--- DOCUMENT EXCERPT Enclosed Below ---
Thank you for the info,and also I would be willing to help out any way I can.thanks again.


----------



## FREEPOP (Apr 11, 2002)

Way 

If you and your kids would like to see some beagles have some fun, shoot me a PM and we could try some of this habitat out. Shooting isn't required. 
I bet Shoeman would probably join us too.


----------



## Shoeman (Aug 26, 2000)

FREEPOP said:


> I bet Shoeman would probably join us too.


You bet!

We took a look at the Flat River SGA 2 years ago, but must have worked the wrong section (and the snow was too deep...lol)


----------



## MERGANZER (Aug 24, 2006)

While all habitat projects are good, I would think they would do more of this in upper michigan not lower. I have never had a hard time in lower but in upper it can be pretty thin with all the old growth forests and predators. I agree we need more hawks to migrate lol but seriously the predators do a real number on the small game of all species. That beiing said, the DNR gets a bad wrap for not doing enough and habitat improvement is an improvement.

Ganzer


----------



## John Niewoonder (Sep 1, 2011)

FREEPOP said:


> Way
> 
> If you and your kids would like to see some beagles have some fun, shoot me a PM and we could try some of this habitat out. Shooting isn't required.
> I bet Shoeman would probably join us too.


 
Sounds good. We are going to try and put together a youth rabbit hunt up here in the Flat River area sometime in January. Stay tuned for more details...


----------



## FREEPOP (Apr 11, 2002)

Have beagles, will travel.


----------



## steve w (Feb 15, 2004)

Thanks for posting the info John and taking the rabbit into consideration in the land use planning. I feel to much emphasis has been placed on the big game aspect of hunting for to long. If you want kids to start hunting you have to make it fun first. I have got a few kids into hunting and it sure wasn't because of deer or turkey. One suggestion I have is could the brush piles be scaled down, some of the clearing I've seen done resulted in huge bulldozer piles that will be there for years. These are dangerous to the dogs and make pretty good homes for the varmints after they clean out the rabbits that congregate in them in the beginning. Thanks again


----------



## John Niewoonder (Sep 1, 2011)

Deer hunting and deer hunters definitely demand a lot of our attention but we are making efforts to provide habitat and hunting opportunities for all game species where appropriate. We do try to create many small brush piles as opposed to a few large ones. The cover left behind by loggers varies from 2 or 3 tops piled together to larger piles that consist of both logs and tops.


----------



## steve w (Feb 15, 2004)

I can certainly understand what your saying about the deer turkey hunter's, it's a miracle you guy's are finding the funding to do the habitat work your doing. As you mentioned the loggers we've had here did a good job with the clear cutting and thinning they did. I was fortunate to spend a fair amount of time running beagles around the guy's that worked this area and they were houndsman too.The dozer piles were not due to logging, it was where switch grass or crop fields were expanded. Maybe it was the only practical way to do what had to be done but I would be willing to burn a few off them around here. Anyways thanks again John and I am looking forward to a road trip to see some of the work that's been done.


----------
--- End of Enclosed DOCUMENT EXCERPT ---
--- LISTED RECORDS Enclosed Below ---
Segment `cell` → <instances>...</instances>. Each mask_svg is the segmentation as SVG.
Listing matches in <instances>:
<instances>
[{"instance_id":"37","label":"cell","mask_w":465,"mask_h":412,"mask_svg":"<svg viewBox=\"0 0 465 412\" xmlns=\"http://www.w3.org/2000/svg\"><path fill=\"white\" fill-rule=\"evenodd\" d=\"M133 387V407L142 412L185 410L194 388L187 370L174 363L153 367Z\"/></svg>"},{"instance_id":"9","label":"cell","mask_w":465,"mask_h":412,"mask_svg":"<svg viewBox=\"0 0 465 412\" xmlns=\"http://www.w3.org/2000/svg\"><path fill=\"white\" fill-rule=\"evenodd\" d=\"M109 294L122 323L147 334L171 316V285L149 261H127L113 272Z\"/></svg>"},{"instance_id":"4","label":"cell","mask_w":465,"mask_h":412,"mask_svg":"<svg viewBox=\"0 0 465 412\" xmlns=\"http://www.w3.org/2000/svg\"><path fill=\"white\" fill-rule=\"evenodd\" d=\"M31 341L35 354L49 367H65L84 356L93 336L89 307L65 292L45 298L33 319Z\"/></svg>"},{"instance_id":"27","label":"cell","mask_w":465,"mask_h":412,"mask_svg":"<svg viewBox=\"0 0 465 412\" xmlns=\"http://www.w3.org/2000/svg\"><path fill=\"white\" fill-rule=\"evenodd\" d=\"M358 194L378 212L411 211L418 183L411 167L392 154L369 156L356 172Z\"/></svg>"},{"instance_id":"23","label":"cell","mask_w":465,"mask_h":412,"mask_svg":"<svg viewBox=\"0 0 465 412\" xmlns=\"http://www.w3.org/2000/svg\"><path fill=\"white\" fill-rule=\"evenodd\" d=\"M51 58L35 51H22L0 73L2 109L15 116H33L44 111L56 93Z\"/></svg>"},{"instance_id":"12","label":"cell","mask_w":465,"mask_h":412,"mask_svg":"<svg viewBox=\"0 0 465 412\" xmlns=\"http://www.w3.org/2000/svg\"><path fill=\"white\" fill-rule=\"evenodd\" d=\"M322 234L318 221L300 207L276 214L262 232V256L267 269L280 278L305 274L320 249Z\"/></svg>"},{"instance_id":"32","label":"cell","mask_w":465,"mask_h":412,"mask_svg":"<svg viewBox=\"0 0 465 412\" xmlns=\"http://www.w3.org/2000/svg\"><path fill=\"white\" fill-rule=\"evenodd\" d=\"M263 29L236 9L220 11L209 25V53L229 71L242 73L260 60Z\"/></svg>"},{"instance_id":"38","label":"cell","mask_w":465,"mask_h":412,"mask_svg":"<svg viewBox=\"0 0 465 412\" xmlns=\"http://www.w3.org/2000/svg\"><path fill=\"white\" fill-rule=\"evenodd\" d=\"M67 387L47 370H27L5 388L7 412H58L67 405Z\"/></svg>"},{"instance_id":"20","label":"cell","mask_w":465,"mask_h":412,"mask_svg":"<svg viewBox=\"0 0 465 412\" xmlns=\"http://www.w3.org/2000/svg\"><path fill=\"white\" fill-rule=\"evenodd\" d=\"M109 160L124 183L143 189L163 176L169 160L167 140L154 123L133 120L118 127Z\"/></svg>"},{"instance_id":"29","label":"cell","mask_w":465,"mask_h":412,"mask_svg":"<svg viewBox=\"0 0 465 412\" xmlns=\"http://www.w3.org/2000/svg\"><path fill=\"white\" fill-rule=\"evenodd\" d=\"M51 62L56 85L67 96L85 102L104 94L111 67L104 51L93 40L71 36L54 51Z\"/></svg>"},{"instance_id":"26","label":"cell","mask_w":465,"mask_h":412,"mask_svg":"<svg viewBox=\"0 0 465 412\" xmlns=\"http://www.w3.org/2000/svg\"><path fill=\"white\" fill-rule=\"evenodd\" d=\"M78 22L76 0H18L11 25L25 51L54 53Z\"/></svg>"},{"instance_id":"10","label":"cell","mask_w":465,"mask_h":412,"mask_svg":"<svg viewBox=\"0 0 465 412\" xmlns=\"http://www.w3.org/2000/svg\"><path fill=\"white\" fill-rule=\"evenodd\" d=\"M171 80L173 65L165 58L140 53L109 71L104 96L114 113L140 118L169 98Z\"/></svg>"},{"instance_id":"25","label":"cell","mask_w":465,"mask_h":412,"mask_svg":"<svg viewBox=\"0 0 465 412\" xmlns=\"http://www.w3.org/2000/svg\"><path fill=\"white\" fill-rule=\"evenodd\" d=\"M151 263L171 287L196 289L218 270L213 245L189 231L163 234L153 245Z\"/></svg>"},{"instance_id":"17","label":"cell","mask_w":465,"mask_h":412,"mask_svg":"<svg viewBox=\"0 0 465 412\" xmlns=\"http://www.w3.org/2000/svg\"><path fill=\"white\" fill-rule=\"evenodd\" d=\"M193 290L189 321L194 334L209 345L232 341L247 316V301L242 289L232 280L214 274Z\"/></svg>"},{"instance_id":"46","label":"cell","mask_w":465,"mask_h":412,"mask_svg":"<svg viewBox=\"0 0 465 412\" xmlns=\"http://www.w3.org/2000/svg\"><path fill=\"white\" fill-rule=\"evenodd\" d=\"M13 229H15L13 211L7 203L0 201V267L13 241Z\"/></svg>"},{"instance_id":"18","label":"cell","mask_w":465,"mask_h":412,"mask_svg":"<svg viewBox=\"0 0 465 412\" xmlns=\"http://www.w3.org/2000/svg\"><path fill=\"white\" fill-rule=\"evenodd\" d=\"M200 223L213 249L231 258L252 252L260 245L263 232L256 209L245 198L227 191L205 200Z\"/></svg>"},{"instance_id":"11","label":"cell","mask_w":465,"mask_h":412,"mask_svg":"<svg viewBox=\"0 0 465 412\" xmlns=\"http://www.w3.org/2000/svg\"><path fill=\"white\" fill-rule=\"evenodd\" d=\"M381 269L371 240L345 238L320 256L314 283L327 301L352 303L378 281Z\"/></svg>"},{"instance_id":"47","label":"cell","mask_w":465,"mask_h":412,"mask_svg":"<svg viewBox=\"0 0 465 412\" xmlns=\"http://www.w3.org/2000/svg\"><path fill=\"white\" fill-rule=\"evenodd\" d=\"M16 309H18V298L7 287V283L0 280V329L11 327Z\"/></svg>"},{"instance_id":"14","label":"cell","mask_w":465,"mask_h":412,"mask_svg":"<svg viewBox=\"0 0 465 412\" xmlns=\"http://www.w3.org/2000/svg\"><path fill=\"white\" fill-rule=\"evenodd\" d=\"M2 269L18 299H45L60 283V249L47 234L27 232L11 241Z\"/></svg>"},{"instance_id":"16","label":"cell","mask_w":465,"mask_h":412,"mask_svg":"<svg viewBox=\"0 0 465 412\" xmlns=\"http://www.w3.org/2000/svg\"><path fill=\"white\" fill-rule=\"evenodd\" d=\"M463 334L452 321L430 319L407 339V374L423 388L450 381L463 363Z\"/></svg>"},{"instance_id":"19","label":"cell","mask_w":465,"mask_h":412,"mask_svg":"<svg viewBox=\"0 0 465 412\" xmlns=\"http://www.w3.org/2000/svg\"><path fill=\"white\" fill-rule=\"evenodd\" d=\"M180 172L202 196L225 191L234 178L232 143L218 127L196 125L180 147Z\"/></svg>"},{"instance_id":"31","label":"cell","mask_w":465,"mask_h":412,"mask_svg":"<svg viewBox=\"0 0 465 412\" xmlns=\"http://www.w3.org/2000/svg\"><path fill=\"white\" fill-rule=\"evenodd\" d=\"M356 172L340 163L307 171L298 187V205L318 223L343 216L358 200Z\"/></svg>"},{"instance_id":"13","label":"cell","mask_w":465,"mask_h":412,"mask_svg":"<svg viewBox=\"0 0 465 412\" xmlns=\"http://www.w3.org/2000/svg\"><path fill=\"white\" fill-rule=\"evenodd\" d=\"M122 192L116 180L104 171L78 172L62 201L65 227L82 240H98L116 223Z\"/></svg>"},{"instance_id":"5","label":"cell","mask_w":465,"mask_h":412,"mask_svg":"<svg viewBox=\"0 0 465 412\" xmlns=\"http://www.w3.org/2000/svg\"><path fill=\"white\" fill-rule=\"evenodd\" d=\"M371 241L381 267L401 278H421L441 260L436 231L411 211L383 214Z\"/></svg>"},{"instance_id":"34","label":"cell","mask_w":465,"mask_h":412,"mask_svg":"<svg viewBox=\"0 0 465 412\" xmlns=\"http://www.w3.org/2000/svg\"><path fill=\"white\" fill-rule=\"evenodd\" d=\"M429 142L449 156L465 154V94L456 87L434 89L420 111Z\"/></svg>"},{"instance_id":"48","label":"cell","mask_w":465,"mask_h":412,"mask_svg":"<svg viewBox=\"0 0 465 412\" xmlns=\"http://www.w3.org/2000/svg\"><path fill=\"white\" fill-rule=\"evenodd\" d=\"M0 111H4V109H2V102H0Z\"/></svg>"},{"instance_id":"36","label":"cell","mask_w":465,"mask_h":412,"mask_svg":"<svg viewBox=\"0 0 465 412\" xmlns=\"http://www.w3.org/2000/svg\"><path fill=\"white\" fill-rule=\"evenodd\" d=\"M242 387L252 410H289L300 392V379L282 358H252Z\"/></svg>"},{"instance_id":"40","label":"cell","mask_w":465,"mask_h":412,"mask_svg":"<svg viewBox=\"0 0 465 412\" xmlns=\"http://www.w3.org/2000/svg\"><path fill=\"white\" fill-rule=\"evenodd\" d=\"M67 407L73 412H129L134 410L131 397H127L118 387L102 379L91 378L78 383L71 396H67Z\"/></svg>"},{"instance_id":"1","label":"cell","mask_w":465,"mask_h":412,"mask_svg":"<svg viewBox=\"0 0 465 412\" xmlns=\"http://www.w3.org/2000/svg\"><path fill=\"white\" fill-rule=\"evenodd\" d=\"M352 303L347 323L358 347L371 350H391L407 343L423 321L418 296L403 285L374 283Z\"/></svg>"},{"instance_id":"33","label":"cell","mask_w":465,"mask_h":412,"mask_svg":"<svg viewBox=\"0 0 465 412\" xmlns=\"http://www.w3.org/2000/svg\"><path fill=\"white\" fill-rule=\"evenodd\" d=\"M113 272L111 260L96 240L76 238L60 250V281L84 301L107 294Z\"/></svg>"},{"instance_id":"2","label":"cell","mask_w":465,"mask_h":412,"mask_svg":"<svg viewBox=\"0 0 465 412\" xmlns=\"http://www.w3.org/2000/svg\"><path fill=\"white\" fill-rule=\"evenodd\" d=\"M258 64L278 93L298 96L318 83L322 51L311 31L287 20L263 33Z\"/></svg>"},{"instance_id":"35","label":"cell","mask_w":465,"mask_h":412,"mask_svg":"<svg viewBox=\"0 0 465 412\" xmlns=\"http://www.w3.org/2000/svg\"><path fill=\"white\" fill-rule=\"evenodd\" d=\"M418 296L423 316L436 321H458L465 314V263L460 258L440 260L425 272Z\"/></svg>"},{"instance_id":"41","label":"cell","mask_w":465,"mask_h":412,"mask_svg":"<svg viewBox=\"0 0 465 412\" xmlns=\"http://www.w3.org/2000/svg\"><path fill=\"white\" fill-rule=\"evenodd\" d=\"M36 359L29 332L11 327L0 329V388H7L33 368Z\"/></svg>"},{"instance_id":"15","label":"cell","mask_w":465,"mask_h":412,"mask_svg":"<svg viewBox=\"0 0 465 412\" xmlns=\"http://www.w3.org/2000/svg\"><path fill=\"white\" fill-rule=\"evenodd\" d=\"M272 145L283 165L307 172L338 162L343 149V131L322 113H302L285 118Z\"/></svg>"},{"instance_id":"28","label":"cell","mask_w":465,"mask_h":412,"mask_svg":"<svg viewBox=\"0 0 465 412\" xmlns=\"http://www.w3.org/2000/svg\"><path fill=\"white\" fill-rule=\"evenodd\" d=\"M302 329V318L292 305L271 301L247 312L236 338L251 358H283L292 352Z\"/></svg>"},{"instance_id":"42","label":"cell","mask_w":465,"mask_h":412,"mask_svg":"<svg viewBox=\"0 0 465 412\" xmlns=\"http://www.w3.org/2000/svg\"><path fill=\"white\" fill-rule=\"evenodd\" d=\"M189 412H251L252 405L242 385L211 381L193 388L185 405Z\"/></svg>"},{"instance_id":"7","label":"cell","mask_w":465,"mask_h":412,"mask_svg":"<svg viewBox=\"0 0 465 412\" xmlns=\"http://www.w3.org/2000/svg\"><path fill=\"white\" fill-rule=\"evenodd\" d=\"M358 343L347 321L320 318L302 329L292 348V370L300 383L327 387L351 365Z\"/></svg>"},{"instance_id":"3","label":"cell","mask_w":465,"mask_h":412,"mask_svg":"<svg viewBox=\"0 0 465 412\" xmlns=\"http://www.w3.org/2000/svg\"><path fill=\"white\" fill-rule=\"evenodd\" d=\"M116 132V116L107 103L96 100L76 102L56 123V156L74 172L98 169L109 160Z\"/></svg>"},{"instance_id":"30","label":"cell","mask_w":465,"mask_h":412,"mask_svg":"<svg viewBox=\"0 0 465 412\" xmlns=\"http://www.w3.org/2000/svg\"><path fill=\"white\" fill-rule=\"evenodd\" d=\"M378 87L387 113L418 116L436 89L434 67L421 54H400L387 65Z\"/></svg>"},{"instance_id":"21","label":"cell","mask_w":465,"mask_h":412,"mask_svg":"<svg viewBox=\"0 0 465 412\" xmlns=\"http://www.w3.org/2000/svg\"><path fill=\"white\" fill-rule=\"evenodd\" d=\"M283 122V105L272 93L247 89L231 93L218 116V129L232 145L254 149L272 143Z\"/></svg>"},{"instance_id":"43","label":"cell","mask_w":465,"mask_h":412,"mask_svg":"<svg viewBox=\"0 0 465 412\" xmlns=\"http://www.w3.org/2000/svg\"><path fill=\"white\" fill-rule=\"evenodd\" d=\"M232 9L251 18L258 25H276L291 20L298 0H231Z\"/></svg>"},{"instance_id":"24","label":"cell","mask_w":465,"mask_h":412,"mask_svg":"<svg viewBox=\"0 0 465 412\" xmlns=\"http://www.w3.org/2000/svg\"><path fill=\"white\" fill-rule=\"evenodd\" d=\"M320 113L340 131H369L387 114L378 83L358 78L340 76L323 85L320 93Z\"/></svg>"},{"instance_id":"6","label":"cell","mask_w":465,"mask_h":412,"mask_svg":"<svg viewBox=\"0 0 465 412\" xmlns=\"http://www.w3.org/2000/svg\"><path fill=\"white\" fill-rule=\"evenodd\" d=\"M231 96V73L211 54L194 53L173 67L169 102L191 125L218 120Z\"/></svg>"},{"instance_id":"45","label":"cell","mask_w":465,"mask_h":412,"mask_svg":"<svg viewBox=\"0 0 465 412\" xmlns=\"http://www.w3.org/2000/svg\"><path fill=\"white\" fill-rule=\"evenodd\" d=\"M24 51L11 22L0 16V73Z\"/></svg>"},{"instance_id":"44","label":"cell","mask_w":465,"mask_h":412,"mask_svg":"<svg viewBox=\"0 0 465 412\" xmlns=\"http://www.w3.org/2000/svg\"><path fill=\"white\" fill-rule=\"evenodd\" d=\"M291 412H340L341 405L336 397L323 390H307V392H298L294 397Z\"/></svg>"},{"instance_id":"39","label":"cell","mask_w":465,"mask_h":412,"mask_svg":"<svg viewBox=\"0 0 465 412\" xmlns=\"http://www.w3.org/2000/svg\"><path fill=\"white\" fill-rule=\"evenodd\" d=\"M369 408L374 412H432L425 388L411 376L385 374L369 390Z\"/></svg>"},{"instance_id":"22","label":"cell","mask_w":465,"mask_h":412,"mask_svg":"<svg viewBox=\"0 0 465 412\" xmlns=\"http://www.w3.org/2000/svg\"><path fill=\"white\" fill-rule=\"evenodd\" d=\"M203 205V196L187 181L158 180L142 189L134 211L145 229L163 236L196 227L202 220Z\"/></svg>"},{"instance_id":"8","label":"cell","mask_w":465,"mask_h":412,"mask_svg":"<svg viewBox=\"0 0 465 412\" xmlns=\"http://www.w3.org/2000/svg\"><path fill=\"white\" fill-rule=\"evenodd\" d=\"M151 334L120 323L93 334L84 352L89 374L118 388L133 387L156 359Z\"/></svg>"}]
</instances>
--- End of Enclosed LISTED RECORDS ---
WHAT YOU ARE ASKED TO DO:
In the rabbit habitat thread, why does steve w suggest scaling down the brush piles? Work only from the rabbit habitat thread.

EXERCISE RESPONSE:
The huge bulldozer piles left by some clearing will stay for years and are dangerous to the dogs. They also become good homes for varmints after those predators clean out the rabbits that gather in them at first.